15.     Onder 16.3 en 18 van de tussenuitspraak is overwogen dat de ontgrondingsvergunning van 18 december 2018, voor zover dat betreft artikel 1.2 van de voorschriften, in strijd met het rechtszekerheidsbeginsel is verleend, omdat daar een verschrijving in staat die voor onduidelijkheid kan zorgen. Het beroep van de stichting en het bewonerscollectief, voor zover het is gericht tegen de ontgrondingsvergunning van 18 december 2018, is gegrond, zodat dat besluit in zoverre moet worden vernietigd.

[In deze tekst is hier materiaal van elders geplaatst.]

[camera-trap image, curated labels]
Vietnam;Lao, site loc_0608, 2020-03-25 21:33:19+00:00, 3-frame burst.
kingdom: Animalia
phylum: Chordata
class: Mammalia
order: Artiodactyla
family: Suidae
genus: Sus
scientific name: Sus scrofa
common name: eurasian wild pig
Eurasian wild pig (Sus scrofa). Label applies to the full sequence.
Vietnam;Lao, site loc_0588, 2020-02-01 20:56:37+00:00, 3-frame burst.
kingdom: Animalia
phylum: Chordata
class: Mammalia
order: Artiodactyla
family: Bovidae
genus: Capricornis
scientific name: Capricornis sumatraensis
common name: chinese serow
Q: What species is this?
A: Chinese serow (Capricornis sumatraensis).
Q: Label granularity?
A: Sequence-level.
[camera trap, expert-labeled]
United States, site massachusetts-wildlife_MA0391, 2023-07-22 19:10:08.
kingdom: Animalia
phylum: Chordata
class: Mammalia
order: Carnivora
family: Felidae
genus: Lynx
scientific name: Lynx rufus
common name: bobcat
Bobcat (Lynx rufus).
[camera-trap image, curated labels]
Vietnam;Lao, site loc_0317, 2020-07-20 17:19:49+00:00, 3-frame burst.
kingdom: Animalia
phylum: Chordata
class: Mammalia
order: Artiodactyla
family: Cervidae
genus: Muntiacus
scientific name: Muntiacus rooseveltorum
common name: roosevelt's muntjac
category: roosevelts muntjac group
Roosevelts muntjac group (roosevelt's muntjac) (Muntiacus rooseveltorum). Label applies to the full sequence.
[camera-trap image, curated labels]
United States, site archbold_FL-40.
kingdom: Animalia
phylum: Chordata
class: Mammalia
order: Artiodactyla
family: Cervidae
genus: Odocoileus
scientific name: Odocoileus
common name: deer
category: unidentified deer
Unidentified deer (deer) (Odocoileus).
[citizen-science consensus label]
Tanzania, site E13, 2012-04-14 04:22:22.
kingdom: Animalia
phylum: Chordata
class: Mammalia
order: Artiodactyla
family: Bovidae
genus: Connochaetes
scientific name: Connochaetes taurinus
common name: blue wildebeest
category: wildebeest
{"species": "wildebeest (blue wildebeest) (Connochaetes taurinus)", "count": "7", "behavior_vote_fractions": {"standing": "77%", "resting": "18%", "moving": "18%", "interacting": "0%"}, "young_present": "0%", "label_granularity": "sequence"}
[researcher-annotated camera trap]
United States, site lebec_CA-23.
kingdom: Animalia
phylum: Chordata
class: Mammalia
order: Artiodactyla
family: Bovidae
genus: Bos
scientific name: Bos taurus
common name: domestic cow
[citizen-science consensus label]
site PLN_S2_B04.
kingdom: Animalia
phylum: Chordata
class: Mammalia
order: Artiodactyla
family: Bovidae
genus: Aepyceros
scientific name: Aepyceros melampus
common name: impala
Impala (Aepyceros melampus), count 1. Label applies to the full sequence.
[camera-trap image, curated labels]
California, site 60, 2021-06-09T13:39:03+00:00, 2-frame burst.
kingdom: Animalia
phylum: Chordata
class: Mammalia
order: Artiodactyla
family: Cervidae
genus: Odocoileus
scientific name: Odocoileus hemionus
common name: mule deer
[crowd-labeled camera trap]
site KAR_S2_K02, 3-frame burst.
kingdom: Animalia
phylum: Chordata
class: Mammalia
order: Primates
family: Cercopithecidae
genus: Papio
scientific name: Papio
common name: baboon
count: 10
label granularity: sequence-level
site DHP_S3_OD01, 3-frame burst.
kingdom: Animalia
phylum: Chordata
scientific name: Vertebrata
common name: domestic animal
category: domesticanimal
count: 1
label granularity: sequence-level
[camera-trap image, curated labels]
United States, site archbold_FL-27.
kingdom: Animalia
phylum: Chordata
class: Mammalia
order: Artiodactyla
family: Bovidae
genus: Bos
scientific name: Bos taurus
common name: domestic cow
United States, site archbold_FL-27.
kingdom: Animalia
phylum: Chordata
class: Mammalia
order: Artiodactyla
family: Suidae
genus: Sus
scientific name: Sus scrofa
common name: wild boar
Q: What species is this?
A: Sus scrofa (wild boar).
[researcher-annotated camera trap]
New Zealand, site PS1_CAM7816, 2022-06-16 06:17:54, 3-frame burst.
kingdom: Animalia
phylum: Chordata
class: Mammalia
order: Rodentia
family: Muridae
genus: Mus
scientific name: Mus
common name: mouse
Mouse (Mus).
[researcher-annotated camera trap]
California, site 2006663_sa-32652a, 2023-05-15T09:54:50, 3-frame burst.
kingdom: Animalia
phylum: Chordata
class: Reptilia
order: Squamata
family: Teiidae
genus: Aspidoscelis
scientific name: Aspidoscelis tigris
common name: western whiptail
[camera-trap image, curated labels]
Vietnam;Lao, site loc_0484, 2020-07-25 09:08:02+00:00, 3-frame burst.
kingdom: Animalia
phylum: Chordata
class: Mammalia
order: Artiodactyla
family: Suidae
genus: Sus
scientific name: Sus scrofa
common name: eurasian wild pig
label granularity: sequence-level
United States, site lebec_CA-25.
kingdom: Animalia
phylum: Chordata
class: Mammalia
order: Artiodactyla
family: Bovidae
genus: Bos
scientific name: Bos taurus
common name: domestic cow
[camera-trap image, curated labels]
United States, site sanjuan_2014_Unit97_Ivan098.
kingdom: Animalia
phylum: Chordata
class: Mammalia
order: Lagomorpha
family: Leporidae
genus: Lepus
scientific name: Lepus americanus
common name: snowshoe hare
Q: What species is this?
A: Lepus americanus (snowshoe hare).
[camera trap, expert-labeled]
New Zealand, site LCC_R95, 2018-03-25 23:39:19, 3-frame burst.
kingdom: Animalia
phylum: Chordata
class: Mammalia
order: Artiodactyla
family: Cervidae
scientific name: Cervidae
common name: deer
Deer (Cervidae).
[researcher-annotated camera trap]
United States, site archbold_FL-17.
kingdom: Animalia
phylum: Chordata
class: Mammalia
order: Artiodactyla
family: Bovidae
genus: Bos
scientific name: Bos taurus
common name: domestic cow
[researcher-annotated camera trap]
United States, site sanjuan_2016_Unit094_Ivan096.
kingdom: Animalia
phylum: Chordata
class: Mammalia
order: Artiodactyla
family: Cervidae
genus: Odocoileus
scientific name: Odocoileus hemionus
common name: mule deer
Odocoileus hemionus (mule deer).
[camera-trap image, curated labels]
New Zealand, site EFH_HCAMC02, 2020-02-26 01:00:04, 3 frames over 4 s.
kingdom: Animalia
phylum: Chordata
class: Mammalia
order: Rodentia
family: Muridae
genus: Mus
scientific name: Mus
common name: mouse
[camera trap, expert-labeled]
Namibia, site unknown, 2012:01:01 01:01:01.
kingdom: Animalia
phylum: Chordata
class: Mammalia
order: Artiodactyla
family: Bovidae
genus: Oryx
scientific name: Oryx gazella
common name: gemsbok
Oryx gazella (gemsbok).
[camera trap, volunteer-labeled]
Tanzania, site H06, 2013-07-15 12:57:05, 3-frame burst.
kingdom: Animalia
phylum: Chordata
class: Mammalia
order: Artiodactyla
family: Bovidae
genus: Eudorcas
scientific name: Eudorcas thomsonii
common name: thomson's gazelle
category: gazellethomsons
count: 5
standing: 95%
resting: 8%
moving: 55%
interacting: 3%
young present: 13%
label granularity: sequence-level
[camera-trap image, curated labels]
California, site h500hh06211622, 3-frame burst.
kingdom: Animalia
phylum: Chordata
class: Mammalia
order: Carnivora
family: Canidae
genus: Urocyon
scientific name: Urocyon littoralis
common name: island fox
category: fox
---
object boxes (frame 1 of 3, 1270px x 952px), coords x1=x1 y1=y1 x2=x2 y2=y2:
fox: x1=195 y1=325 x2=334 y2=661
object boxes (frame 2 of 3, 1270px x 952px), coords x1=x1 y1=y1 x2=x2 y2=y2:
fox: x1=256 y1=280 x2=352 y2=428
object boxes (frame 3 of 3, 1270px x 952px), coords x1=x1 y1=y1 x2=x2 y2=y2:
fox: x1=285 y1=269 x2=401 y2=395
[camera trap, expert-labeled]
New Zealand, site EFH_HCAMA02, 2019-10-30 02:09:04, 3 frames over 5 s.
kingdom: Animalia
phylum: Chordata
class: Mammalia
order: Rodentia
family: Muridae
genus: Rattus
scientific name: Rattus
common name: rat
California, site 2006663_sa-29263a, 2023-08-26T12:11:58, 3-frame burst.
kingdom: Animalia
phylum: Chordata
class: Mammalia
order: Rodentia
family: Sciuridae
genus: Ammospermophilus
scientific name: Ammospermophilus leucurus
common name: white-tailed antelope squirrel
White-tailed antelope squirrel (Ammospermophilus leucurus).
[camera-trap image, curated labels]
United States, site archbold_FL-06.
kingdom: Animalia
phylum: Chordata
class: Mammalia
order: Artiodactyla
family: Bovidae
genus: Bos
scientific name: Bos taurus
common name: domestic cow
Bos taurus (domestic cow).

Zoals is aangekondigd in de tussenuitspraak, zal de Afdeling met toepassing van artikel 8:72, derde lid, aanhef en onder b, van de Awb zelf in de zaak voorzien door artikel 1.2 van de voorschriften aan te passen en bepalen dat deze uitspraak in de plaats treedt van dat besluit, voor zover het wordt vernietigd.

Proceskosten

16.     Het college moet de proceskosten vergoeden.

Beslissing

De Afdeling bestuursrechtspraak van de Raad van State:

I.        verklaart het beroep, voor zover dit is gericht tegen het besluit tot verlening van een ontgrondingsvergunning van 18 december 2018, kenmerk 2018/86928, gegrond;

II.       vernietigt dat besluit van het college van gedeputeerde staten van Limburg van 18 december 2018, kenmerk 2018/86928, voor zover dat betreft de passage "aan de noordwestrand van de groeve (bij de Noordplas)" in artikel 1.2 van de voorschriften;

III.      bepaalt dat in plaats van de vernietigde passage in artikel 1.2 van de voorschriften de volgende tekst komt: "aan de noordwestrand van de Noordplas";

IV.      bepaalt dat deze uitspraak in zoverre in de plaats treedt van het besluit, voor zover vernietigd;

V.       verklaart het beroep, voor zover dit is gericht tegen het besluit tot verlening van een Wnb-vergunning en -ontheffing van 18 december 2018, kenmerk 2018/87035, gegrond;

VI.      vernietigt dat besluit van het college van gedeputeerde staten van Limburg van 18 december 2018, kenmerk 2018/87035;

VII.     verklaart het beroep tegen het besluit van 12 januari 2021 tot wijziging van de Wnb-vergunning en -ontheffing, kenmerk 2018/87035, ongegrond;

VIII.    bepaalt dat de rechtsgevolgen van het besluit van 18 december 2018, kenmerk 2018/87035, zoals gewijzigd bij besluit van 12 januari 2021, geheel in stand blijven;

IX.      veroordeelt het college van gedeputeerde staten van Limburg tot vergoeding van bij Stichting Behoud Brunssummerheide en Bewonerscollectief BuurSibelco in verband met de behandeling van het beroep opgekomen proceskosten tot een bedrag van € 68,91, met dien verstande dat bij betaling van genoemd bedrag aan een van hen het bestuursorgaan aan zijn betalingsverplichting heeft voldaan;

X.       gelast dat het college van gedeputeerde staten van Limburg aan Stichting Behoud Brunssummerheide en Bewonerscollectief BuurSibelco het door hen voor de behandeling van het beroep betaalde griffierecht ten bedrage van € 345,00 vergoedt, met dien verstande dat bij betaling van genoemd bedrag aan een van hen het bestuursorgaan aan zijn betalingsverplichting heeft voldaan.

Aldus vastgesteld door mr. W.D.M. van Diepenbeek, voorzitter, en mr. E.J. Daalder en mr. B. Meijer, leden, in tegenwoordigheid van mr. J.J.M.A. Poppelaars, griffier.

De voorzitter is verhinderd de uitspraak te ondertekenen.

De griffier is verhinderd de uitspraak te ondertekenen.